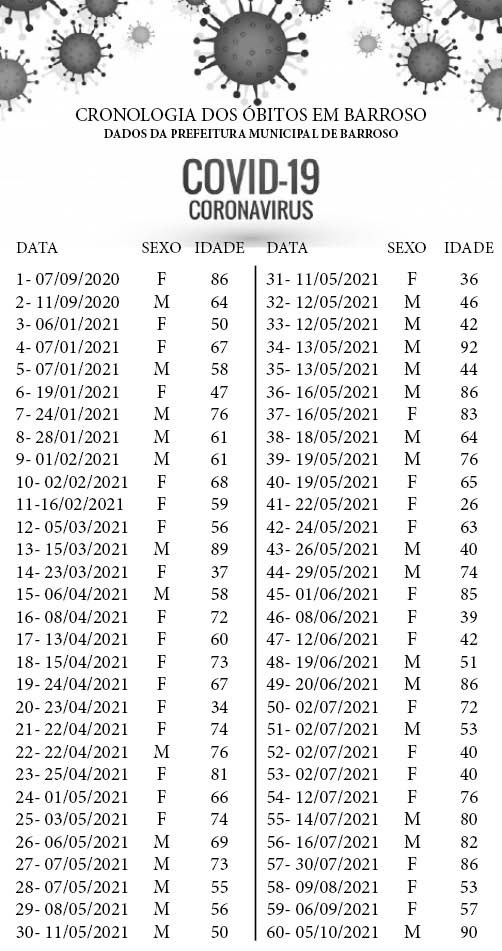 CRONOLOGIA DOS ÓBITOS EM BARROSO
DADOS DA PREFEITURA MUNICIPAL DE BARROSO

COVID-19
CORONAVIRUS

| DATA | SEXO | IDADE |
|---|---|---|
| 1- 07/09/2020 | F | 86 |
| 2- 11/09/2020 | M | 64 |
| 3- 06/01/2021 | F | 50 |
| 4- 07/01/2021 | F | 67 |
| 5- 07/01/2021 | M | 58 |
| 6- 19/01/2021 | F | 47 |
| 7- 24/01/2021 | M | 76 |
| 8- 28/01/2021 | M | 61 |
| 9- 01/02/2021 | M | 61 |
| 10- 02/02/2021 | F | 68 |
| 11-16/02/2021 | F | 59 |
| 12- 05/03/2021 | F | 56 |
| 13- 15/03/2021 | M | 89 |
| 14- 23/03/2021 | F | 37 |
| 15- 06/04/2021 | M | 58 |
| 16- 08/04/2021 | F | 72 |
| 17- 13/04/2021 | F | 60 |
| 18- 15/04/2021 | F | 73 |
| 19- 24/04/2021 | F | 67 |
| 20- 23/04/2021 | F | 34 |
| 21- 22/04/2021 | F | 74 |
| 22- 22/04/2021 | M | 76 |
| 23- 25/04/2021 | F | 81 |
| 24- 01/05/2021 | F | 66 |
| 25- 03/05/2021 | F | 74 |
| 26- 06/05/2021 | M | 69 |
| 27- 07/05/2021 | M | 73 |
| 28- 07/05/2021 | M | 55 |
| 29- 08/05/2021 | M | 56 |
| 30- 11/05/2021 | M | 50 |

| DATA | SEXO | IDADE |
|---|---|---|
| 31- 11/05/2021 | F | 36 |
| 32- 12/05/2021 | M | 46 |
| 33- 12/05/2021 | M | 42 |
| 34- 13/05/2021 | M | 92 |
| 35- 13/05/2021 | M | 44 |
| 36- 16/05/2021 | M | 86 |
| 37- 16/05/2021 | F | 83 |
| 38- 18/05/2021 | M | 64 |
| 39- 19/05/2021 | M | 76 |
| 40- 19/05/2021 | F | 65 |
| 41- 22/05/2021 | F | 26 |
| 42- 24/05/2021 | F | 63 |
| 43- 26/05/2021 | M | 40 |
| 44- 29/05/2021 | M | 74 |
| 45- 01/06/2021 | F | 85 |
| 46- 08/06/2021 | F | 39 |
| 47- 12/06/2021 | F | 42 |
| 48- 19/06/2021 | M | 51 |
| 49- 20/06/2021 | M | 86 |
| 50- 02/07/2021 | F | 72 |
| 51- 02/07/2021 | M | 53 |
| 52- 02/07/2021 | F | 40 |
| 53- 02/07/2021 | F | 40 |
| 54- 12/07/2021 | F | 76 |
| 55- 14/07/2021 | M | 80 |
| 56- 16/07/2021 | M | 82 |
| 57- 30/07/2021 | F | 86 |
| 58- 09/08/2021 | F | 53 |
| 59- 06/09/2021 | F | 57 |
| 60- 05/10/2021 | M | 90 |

• **YOUR TASK**
Give the listing above again in its entirety and exactly; do not include the pictures.

• **REPLY**
 CRONOLOGIA DOS ÓBITOS EM BARROSO
DADOS DA PREFEITURA MUNICIPAL DE BARROSO

COVID-19
CORONAVIRUS

| DATA | SEXO | IDADE |
|---|---|---|
| 1- 07/09/2020 | F | 86 |
| 2- 11/09/2020 | M | 64 |
| 3- 06/01/2021 | F | 50 |
| 4- 07/01/2021 | F | 67 |
| 5- 07/01/2021 | M | 58 |
| 6- 19/01/2021 | F | 47 |
| 7- 24/01/2021 | M | 76 |
| 8- 28/01/2021 | M | 61 |
| 9- 01/02/2021 | M | 61 |
| 10- 02/02/2021 | F | 68 |
| 11-16/02/2021 | F | 59 |
| 12- 05/03/2021 | F | 56 |
| 13- 15/03/2021 | M | 89 |
| 14- 23/03/2021 | F | 37 |
| 15- 06/04/2021 | M | 58 |
| 16- 08/04/2021 | F | 72 |
| 17- 13/04/2021 | F | 60 |
| 18- 15/04/2021 | F | 73 |
| 19- 24/04/2021 | F | 67 |
| 20- 23/04/2021 | F | 34 |
| 21- 22/04/2021 | F | 74 |
| 22- 22/04/2021 | M | 76 |
| 23- 25/04/2021 | F | 81 |
| 24- 01/05/2021 | F | 66 |
| 25- 03/05/2021 | F | 74 |
| 26- 06/05/2021 | M | 69 |
| 27- 07/05/2021 | M | 73 |
| 28- 07/05/2021 | M | 55 |
| 29- 08/05/2021 | M | 56 |
| 30- 11/05/2021 | M | 50 |

| DATA | SEXO | IDADE |
|---|---|---|
| 31- 11/05/2021 | F | 36 |
| 32- 12/05/2021 | M | 46 |
| 33- 12/05/2021 | M | 42 |
| 34- 13/05/2021 | M | 92 |
| 35- 13/05/2021 | M | 44 |
| 36- 16/05/2021 | M | 86 |
| 37- 16/05/2021 | F | 83 |
| 38- 18/05/2021 | M | 64 |
| 39- 19/05/2021 | M | 76 |
| 40- 19/05/2021 | F | 65 |
| 41- 22/05/2021 | F | 26 |
| 42- 24/05/2021 | F | 63 |
| 43- 26/05/2021 | M | 40 |
| 44- 29/05/2021 | M | 74 |
| 45- 01/06/2021 | F | 85 |
| 46- 08/06/2021 | F | 39 |
| 47- 12/06/2021 | F | 42 |
| 48- 19/06/2021 | M | 51 |
| 49- 20/06/2021 | M | 86 |
| 50- 02/07/2021 | F | 72 |
| 51- 02/07/2021 | M | 53 |
| 52- 02/07/2021 | F | 40 |
| 53- 02/07/2021 | F | 40 |
| 54- 12/07/2021 | F | 76 |
| 55- 14/07/2021 | M | 80 |
| 56- 16/07/2021 | M | 82 |
| 57- 30/07/2021 | F | 86 |
| 58- 09/08/2021 | F | 53 |
| 59- 06/09/2021 | F | 57 |
| 60- 05/10/2021 | M | 90 |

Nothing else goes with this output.